SerialPort port= new SerialPort(); port.Close();

BADF00D commented 6 years ago

Hi, first of all, thanks for reporting this error.

I just disassembled SerialPort and could confirm what you are saying. Its pretty uncommon that Dispose is called by another method within the same class. Usually a method like Close calls Dispose, e.g. in Stream and nearly everything that is derived from Stream:

public void Dispose() {
    /* These are correct, but we'd have to fix PipeStream & NetworkStream very carefully.
    Contract.Ensures(CanRead == false);
    Contract.Ensures(CanWrite == false);
    Contract.Ensures(CanSeek == false);
    */
    Close();
}

I'm still thinking what is the best way to handle this special situation...

BADF00D commented 6 years ago

Will be fixed in version 0.35

xperiandri commented 6 years ago

What about streams and ADO.NET classes that use Close? Where Dispose calls Close and may be exposed via interface only

BADF00D commented 6 years ago

@xperiandri Do you have any specific example code that does not work as you expected it to work?

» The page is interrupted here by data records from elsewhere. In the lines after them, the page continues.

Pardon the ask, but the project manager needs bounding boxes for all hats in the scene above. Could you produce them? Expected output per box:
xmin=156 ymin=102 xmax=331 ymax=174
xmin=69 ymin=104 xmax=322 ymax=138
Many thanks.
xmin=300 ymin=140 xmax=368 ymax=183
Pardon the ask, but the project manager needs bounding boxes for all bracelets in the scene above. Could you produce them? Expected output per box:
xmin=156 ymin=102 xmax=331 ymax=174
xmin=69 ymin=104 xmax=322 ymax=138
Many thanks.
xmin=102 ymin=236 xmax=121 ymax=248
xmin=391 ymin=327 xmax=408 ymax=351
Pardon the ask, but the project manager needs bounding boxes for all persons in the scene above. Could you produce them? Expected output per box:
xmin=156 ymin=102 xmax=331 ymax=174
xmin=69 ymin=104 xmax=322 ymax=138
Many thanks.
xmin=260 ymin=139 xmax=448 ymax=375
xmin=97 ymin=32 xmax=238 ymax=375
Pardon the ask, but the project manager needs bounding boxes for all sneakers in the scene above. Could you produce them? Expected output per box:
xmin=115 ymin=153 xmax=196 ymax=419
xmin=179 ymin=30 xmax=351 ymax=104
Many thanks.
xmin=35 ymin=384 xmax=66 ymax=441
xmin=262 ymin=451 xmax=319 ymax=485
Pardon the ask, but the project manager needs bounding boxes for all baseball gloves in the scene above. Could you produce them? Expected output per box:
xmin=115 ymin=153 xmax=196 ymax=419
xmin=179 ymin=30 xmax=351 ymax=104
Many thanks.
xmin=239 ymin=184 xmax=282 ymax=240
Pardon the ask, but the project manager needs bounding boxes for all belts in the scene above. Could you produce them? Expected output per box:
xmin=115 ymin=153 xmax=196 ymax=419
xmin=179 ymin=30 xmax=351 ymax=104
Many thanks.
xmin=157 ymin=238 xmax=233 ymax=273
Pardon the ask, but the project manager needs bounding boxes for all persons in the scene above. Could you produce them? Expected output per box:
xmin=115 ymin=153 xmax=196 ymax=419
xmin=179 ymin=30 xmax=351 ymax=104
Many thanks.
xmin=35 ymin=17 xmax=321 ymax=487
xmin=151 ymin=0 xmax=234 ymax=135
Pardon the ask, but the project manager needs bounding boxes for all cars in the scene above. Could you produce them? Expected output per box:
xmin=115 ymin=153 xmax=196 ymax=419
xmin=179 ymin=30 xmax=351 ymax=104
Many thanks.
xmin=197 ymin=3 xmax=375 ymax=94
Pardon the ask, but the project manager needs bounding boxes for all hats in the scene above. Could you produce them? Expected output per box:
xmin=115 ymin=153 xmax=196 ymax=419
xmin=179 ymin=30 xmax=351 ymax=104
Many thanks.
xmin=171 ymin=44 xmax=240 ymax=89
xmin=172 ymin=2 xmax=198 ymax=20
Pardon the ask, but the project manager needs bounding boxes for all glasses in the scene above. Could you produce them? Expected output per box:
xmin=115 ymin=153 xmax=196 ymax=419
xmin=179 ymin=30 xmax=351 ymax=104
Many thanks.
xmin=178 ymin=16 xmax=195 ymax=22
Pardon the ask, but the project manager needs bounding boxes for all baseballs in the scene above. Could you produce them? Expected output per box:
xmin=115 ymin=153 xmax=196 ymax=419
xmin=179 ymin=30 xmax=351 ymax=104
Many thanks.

xperiandri commented 6 years ago
SqlConnection connection = null;
SqlCommand command = null;
SqlDataReader reader = null;
try
{
    connection = new SqlConnection(connectionString);
    await connection.OpenAsync();

    command = connection.CreateCommand();
    command.Connection = connection;
    command.CommandText = "";
    command.CommandType = CommandType.Text;
    stopWatch.Start();
    reader = await command.ExecuteReaderAsync(); // << warning!!!
    stopWatch.Stop();
    LoggerHelper.LogStress("LoadCustomerInformations", "SELECT [Name]", stopWatch.Elapsed, "");
    stopWatch.Restart();
    while (await reader.ReadAsync())
    {
        customerInformations.Add(new KeyValuePair<string, string>((string)reader["Name"], (string)reader["ConnectionString"]));
    }
    LoggerHelper.LogStress("LoadCustomerInformations", null, stopWatch.Elapsed, "");
}
finally
{
    reader?.Close();
    connection?.Dispose();
    command?.Dispose();
}
BADF00D commented 6 years ago

Hi, I just disassembled the SqlDataReader and can now confirm, that Close of base class DbDataReader calls Close in Dispose:

/// <summary>Releases the managed resources used by the <see cref="T:System.Data.Common.DbDataReader" /> and optionally releases the unmanaged resources.</summary>
    /// <param name="disposing">
    /// <see langword="true" /> to release managed and unmanaged resources; <see langword="false" /> to release only unmanaged resources.</param>
    protected virtual void Dispose(bool disposing)
    {
      if (!disposing)
        return;
      this.Close();
    }

So a call to Close on all DbDataReader can be seen as a call to Dispose.

I created a new ticket #83 for this additional classes.